**SET PROBLEM A:**
Output, as a numbered list with blank lines left out, the lines of the records from the start up to and including the line with "<instances>".

**TEXT SECTION:**
Monday, November 10, 2008

"ARE THERE NO MEN IN WASHINGTON?"

We were told repeatedly over the last seven years that George W. Bush, unlike Bill Clinton, wanted to keep Americans safe from terrorism -- in fact, Clinton was so indifferent to this duty that he had bin Laden in his sights back in the '90s and let him get away because (the pantywaist!) he was too wussy to let the mission proceed. This belief formed the basis of a scene in one of the right's favorite cinematic works of the era, the TV miniseries The Path to 9/11:

... In Sunday night's segment, one of the biggest distortions was that the CIA and Northern Alliance fighters had a clear shot at bin Laden in early 1998, but the Clinton Cabinet dithered. (In fact, the 9/11 Commission report found widespread doubt about the U.S. capacity to actually get its target at the time.) In the original version of "Path to 9/11," the situation is drained of ambiguity -- we've got bin Laden in our sights -- and National Security Advisor Sandy Berger is the clear bad guy, insisting, "I don't have that authority" to OK the operation, and hanging up the phone on CIA director George Tenet.

**DATASET CONTENT:**

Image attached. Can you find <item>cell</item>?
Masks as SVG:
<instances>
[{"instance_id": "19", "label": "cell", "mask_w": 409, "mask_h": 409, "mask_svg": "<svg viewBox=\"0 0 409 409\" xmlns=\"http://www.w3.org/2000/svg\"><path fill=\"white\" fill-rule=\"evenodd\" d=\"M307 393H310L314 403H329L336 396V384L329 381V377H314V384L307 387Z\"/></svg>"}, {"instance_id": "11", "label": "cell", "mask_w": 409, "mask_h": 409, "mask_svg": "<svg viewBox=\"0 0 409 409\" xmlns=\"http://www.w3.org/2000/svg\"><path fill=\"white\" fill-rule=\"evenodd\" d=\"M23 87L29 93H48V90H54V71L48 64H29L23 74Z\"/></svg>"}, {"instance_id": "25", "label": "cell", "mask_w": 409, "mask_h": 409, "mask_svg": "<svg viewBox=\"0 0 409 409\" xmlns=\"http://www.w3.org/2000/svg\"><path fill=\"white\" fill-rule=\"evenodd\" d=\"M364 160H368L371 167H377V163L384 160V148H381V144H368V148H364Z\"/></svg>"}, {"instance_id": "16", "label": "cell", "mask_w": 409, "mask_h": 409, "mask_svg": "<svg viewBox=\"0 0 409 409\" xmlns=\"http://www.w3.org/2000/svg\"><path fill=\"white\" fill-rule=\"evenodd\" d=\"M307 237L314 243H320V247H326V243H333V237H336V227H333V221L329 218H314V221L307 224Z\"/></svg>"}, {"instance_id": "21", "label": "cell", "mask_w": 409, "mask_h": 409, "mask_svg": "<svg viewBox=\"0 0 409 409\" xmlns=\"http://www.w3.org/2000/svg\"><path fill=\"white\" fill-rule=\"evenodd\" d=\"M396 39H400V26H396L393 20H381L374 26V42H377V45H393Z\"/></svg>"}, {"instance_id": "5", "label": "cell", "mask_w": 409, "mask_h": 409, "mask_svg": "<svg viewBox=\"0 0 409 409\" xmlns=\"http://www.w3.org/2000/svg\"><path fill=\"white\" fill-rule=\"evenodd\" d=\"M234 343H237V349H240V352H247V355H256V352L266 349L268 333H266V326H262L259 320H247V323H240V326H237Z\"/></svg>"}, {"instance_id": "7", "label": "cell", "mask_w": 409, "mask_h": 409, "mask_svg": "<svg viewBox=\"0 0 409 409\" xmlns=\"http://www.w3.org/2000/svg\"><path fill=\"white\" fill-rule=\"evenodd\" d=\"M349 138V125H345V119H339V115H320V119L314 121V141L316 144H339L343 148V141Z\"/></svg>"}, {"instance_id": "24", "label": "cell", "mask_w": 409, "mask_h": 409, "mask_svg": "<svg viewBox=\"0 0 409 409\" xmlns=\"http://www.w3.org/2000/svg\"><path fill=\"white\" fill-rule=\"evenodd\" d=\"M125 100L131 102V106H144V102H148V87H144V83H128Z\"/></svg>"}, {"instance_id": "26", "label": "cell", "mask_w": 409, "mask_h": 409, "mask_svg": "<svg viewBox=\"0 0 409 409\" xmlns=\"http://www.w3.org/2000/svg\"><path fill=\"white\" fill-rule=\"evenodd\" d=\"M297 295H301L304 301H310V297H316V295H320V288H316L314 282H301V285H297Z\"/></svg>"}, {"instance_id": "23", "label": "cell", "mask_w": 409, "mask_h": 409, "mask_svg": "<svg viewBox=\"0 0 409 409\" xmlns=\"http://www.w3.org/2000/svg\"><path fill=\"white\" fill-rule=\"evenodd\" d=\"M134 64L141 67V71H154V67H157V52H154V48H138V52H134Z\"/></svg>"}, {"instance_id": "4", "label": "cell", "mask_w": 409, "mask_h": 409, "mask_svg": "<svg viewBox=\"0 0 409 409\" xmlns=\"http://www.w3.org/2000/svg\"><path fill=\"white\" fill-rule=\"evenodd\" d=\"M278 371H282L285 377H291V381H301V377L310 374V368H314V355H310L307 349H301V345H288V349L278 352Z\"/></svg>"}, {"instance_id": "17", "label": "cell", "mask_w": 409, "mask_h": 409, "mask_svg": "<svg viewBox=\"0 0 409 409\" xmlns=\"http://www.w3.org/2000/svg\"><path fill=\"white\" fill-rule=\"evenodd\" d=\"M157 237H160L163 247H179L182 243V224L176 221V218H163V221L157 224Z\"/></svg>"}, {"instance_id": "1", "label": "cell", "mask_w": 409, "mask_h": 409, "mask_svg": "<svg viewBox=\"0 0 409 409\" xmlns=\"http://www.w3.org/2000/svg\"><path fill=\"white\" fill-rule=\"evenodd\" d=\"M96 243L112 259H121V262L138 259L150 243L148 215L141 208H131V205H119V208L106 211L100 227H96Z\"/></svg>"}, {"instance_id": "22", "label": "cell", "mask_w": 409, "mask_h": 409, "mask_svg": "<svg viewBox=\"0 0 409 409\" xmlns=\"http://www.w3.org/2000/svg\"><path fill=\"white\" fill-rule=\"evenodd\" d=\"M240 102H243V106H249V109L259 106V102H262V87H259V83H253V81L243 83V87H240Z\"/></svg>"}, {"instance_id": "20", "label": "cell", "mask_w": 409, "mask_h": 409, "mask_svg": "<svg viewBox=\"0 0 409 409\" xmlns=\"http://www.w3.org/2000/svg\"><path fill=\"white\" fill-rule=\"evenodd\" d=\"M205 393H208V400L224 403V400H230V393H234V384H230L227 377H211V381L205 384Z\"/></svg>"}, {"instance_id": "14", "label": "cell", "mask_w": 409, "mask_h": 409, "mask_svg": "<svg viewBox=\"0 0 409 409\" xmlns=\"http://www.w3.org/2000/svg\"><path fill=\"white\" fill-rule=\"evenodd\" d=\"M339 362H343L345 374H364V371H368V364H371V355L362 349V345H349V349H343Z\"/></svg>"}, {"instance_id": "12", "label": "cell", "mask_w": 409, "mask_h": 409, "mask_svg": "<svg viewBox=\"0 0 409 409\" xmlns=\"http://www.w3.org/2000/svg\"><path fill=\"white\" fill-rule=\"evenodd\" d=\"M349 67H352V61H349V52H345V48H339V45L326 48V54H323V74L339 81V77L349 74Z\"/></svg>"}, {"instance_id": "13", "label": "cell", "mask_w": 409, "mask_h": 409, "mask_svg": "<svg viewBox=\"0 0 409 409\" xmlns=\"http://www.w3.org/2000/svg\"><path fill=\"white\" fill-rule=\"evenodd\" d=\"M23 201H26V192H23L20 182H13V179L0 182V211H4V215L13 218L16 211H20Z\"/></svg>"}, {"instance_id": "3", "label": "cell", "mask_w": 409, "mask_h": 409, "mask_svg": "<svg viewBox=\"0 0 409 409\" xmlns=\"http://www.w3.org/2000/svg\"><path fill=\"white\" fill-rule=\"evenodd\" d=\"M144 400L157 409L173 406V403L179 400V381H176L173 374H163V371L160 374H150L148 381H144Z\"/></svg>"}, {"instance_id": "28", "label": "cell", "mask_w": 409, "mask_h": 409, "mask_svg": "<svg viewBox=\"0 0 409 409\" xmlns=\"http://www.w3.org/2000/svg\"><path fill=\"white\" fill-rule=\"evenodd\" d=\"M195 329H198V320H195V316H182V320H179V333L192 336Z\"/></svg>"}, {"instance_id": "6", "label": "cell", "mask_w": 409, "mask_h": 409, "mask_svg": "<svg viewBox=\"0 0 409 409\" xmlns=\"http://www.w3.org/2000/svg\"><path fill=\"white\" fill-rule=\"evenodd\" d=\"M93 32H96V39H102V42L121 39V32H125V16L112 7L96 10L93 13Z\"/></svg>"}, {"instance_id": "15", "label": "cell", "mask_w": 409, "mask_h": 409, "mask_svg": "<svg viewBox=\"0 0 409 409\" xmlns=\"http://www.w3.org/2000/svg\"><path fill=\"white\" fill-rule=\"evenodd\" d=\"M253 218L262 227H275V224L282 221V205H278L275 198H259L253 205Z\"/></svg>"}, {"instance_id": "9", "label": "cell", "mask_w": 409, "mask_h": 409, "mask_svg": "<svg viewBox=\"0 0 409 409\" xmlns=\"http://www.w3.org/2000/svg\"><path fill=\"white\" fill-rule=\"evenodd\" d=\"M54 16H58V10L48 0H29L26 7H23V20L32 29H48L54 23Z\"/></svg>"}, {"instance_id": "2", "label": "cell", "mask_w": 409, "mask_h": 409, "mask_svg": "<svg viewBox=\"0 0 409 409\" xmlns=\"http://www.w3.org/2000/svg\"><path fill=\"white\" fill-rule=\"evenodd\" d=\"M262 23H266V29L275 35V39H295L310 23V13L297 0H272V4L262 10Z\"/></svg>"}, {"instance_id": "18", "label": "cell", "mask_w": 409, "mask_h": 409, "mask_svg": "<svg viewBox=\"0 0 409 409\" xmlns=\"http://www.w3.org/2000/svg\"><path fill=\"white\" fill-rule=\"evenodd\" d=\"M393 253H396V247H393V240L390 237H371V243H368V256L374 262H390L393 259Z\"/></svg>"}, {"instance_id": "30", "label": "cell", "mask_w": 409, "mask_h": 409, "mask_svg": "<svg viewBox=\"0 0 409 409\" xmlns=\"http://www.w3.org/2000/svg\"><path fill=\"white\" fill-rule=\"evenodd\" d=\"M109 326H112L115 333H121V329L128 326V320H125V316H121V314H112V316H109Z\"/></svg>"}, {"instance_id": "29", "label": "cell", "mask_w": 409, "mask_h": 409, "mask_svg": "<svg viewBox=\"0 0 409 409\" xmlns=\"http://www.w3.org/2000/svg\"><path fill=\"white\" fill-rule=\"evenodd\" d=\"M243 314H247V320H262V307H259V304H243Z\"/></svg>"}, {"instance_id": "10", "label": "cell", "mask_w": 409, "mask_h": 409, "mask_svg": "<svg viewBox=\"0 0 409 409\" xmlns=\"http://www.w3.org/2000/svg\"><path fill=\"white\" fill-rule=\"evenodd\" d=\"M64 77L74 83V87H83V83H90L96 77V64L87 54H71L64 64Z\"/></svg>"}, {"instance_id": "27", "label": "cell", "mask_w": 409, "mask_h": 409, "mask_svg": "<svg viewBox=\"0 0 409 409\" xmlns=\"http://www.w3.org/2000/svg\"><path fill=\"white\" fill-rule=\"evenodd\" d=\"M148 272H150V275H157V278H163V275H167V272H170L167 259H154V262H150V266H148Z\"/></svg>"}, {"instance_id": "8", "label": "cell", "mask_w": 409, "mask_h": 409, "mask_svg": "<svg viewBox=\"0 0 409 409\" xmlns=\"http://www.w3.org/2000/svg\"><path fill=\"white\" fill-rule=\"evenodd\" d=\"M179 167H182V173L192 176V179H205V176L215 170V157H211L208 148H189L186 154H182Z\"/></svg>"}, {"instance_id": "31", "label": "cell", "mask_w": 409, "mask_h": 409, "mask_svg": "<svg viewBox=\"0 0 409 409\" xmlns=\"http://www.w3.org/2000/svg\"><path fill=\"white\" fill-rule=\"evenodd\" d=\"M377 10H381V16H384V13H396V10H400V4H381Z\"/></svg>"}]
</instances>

**SET PROBLEM B:**
In the text, rewrite the paragraph beginning "We were told repeatedly" more briefly, keeping its main facts.

**ANSWER A:**
1. Image attached. Can you find <item>cell</item>?
2. Masks as SVG:
3. <instances>

**ANSWER B:**
For the last seven years, Americans were told that George W. Bush, unlike Bill Clinton, wanted to keep them safe from terrorism. Supposedly Clinton had bin Laden in his sights in the '90s but let him escape because he was too weak to let the mission go ahead. This belief was the basis for a scene in The Path to 9/11, a TV miniseries the right favored.